Patients with schizophrenia (SP) exhibit deficits in both attentional reorienting and inhibition of return (IOR) during visual tasks. However, it is currently unknown whether these deficits are supramodal in nature and how these deficits relate to other domains of cognitive dysfunction. In addition, the neuronal correlates of this pathological orienting response have not been investigated in either the visual or auditory modality. Therefore, 30 SP and 30 healthy controls (HC) were evaluated with an extensive clinical protocol and functional magnetic resonance imaging (fMRI) during an auditory cuing paradigm. SP exhibited both increased costs and delayed IOR during auditory orienting, suggesting a prolonged interval for attentional disengagement from cued locations. Moreover, a delay in the development of IOR was associated with cognitive deficits on formal neuropsychological testing in the domains of attention/inhibition and working memory. Event-related fMRI showed the characteristic activation of a frontoparietal network (invalid trials>valid trials), but there were no differences in functional activation between patients and HC during either attentional reorienting or IOR. Current results suggest that orienting deficits are supramodal in nature in SP, and are related to higher-order cognitive deficits that directly interfere with day-to-day functioning.

Figure 1

Mean reaction time (RT) in milliseconds (ms) at each stimulus onset asynchrony (SOA) for patients (SP; Panel A) and controls (HC; Panel B). Grey triangles were used to represent valid trials and black squares for invalid trials. Panel C exhibits validity effects (invalid RT – valid RT) at each SOA for patients (SP; black) and controls (HC; white). Error bars correspond to two times the standard error of the mean for all data.

Figure 2

Invalid trials were associated with widespread bilateral activity in several regions including (Panel A) pre-supplementary/supplementary motor area (Pre-SMA/SMA), frontal eye fields (FEF), dorsolateral prefrontal cortex (DLPFC), and posterior parietal lobe (PPL). The left ventrolateral prefrontal cortex (VLPFC) was also active during invalidly cued trials.
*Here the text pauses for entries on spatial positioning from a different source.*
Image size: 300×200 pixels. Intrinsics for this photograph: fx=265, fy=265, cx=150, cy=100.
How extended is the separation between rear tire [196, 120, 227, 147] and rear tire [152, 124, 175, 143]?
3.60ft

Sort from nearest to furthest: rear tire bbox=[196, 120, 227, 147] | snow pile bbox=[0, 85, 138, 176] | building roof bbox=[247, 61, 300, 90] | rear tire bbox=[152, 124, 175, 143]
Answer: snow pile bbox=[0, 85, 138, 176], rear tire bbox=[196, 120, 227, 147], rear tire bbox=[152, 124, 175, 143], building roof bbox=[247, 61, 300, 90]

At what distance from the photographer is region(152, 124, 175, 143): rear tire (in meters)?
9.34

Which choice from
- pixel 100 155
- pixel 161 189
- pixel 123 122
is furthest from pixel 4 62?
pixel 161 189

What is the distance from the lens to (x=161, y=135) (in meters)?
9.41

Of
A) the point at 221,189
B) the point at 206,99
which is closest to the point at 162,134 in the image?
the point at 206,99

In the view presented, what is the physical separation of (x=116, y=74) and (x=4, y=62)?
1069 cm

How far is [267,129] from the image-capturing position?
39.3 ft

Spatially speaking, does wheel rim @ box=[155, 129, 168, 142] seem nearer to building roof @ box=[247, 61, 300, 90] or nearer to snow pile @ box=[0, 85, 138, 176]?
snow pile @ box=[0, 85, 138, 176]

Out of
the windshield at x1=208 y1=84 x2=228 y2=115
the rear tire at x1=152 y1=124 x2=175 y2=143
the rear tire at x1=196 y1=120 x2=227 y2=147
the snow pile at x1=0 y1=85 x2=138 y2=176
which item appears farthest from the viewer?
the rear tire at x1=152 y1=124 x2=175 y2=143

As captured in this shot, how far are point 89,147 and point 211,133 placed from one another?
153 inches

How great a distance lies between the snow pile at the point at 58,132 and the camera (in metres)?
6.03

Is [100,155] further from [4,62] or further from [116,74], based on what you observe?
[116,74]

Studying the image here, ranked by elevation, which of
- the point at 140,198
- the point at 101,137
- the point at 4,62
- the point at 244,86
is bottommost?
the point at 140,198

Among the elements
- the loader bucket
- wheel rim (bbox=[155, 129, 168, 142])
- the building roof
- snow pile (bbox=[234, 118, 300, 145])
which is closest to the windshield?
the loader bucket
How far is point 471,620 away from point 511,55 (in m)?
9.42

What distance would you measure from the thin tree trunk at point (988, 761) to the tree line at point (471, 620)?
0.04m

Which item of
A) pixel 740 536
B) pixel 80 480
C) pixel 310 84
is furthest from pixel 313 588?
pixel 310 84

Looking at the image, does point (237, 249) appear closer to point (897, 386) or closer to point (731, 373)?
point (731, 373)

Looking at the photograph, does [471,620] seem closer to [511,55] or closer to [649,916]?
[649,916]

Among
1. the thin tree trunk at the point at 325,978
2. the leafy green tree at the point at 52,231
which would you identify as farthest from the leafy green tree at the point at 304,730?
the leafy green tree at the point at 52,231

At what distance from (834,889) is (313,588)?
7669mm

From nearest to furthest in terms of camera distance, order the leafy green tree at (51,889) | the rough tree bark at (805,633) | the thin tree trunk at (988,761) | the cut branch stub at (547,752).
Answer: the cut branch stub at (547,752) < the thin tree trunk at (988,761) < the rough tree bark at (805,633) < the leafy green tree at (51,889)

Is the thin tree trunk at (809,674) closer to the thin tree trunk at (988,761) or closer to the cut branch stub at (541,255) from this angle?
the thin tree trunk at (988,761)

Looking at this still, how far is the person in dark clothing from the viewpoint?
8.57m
Slice locations (X and Z) are presented according to the Talairach atlas, and activations were color-coded (red versus yellow) according to p-value magnitude. Percent signal change (PSC) data is presented in Panel B for valid (VD; red bars) and invalid (IN; blue bars) trials for selected left (L), right (R) and bilateral (B) regions, with error bars equivalent to two times the standard error of the mean.

Figure 3

Panel A presents regions exhibiting a main effect of stimulus onset asynchrony (SOA), with slice locations (X and Z) presented according to the Talairach atlas. Panels B-D present the percent signal change (PSC) data from selected regions at the 200 (red), 400 (blue), 600 (orange) and 800 (green) ms SOA intervals. In Panel B, the main effect of SOA was associated with increasing activation as a function of SOA in the bilateral primary and secondary auditory cortex (AC). Panel C shows how activation within the bilateral precuneus (B Prc) and pre-supplementary motor area (Pre-SMA) decreased as a function of SOA. Finally, activation within the bilateral middle frontal gyrus (MFG), bilateral occipital gyri (OG; percent signal change data not presented) and left ventrolateral prefrontal cortex (L VLPFC) decreased as a function of SOA, with deactivation present at longer SOAs (Panel D).